The issue is likely to continue to attract attention, particularly since the government is seeking to expand the warrantless disclosure framework in Bill C-13 (the lawful access bill) and Bill S-4 (the Digital Privacy Act). One further issue that should not be lost within the disclosure is the stunning admission that at least one Canadian provider may be allowing the government to mirror or copy of its subscriber communications. In response to a question on the use of deep packet inspection, one provider states:
“Interception of communications over data networks is accomplished by sending what is essentially a mirror image of the packet data as it transmits the network of data nodes. This packet data is then sent directly to the agency who has obtained lawful access to the information. Deep packet inspection is then performed by the law enforcement agency for their purposes.”

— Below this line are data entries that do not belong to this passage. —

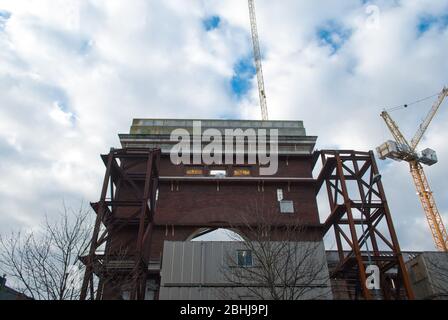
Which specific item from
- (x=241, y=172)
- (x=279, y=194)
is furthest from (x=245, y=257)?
(x=241, y=172)

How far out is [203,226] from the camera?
27.3 metres

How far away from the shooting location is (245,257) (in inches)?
824

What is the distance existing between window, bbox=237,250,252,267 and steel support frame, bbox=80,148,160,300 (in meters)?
Answer: 6.20

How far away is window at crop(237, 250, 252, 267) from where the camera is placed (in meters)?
20.8

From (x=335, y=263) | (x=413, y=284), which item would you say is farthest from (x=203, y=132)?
(x=413, y=284)

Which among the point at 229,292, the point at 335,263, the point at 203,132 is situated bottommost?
the point at 229,292

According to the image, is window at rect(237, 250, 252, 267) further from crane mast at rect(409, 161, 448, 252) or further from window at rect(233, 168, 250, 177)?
crane mast at rect(409, 161, 448, 252)

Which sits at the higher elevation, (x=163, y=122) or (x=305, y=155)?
(x=163, y=122)

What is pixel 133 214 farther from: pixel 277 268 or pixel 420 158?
pixel 420 158

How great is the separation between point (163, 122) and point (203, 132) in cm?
420

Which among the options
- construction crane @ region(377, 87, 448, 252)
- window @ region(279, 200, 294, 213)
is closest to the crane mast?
construction crane @ region(377, 87, 448, 252)

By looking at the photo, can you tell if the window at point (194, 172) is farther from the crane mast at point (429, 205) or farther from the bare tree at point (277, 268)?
the crane mast at point (429, 205)

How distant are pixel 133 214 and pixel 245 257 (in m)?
9.87
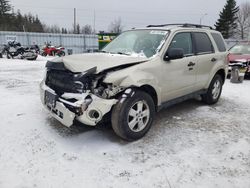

This is an incredible admission – allowing the government to mirror subscriber communications and sending it directly to law enforcement agencies who can they do what they want with it? Are there legal grounds for these disclosures? Who is doing this? Was this a required alternative to major ISPs who do not use deep packet inspection? Is this RIM, who also participated in the aggregated data request? Many, many questions without any clear answers. Given the uncertainty and the enormous privacy implications, the Privacy Commissioner of Canada is surely entitled to investigate this admission using her current powers under PIPEDA.